(Dataset entries)
- - - -
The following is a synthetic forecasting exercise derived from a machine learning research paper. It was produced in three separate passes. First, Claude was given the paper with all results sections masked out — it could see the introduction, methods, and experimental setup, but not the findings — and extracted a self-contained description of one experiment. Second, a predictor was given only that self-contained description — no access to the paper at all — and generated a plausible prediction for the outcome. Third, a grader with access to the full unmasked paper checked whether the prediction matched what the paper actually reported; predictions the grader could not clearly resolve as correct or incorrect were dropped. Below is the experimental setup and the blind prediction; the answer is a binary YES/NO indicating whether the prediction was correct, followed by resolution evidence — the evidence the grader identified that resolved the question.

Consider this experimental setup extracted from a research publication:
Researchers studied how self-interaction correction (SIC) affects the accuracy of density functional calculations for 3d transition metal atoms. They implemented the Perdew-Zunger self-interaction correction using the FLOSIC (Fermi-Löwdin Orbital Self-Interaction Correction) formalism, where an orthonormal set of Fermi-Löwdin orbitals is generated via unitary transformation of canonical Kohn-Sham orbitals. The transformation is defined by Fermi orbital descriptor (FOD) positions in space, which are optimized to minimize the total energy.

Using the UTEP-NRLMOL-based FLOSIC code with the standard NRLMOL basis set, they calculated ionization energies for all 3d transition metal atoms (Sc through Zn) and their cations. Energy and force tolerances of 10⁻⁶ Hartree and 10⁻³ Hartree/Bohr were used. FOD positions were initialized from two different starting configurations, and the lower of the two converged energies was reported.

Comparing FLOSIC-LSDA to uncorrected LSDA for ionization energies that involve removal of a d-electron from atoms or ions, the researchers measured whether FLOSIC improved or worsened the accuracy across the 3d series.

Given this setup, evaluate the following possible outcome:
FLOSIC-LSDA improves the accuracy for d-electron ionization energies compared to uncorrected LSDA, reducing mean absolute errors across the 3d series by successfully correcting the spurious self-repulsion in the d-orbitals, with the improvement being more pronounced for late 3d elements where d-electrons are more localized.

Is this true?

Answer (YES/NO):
- - - -
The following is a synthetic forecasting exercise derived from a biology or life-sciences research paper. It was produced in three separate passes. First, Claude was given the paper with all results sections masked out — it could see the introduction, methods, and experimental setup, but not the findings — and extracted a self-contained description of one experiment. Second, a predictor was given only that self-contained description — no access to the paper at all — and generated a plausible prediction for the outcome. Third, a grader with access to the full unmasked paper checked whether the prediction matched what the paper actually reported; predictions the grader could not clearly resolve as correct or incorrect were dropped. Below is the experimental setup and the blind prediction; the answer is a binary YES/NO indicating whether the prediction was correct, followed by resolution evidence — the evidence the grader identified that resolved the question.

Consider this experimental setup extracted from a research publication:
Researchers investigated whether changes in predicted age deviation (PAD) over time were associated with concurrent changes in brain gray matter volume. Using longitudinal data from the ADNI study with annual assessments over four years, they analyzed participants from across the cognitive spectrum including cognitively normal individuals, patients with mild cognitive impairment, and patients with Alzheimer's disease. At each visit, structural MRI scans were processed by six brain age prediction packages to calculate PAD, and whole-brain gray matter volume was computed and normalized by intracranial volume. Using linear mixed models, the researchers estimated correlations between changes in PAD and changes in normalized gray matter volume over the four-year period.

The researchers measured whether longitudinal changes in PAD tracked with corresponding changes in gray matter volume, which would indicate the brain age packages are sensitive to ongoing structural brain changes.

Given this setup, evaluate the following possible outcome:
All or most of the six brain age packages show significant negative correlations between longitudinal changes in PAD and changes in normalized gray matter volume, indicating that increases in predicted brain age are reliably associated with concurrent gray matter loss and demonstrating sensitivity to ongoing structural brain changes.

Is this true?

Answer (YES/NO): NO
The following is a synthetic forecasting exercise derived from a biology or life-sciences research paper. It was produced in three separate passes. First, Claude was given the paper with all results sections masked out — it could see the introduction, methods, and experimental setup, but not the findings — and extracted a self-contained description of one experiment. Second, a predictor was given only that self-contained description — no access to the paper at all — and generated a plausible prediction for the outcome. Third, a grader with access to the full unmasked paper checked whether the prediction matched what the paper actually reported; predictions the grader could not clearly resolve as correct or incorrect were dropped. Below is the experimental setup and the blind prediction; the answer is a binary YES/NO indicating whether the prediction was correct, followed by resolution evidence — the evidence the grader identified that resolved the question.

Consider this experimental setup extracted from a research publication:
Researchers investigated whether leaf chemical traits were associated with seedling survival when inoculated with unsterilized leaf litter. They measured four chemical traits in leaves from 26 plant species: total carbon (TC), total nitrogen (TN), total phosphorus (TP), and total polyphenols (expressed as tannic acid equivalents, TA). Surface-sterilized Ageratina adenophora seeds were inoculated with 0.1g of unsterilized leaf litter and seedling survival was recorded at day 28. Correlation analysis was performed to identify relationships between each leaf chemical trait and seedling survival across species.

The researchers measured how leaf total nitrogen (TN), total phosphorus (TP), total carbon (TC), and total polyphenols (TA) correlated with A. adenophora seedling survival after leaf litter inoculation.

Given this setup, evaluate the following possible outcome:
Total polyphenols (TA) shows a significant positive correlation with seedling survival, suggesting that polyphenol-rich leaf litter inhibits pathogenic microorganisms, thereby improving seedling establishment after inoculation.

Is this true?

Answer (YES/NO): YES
- - - -
**EXERCISE DIRECTIONS**
Return every line of the records in which the word "uncorrected" is found.

**EXPECTED OUTPUT**
Comparing FLOSIC-LSDA to uncorrected LSDA for ionization energies that involve removal of a d-electron from atoms or ions, the researchers measured whether FLOSIC improved or worsened the accuracy across the 3d series.
FLOSIC-LSDA improves the accuracy for d-electron ionization energies compared to uncorrected LSDA, reducing mean absolute errors across the 3d series by successfully correcting the spurious self-repulsion in the d-orbitals, with the improvement being more pronounced for late 3d elements where d-electrons are more localized.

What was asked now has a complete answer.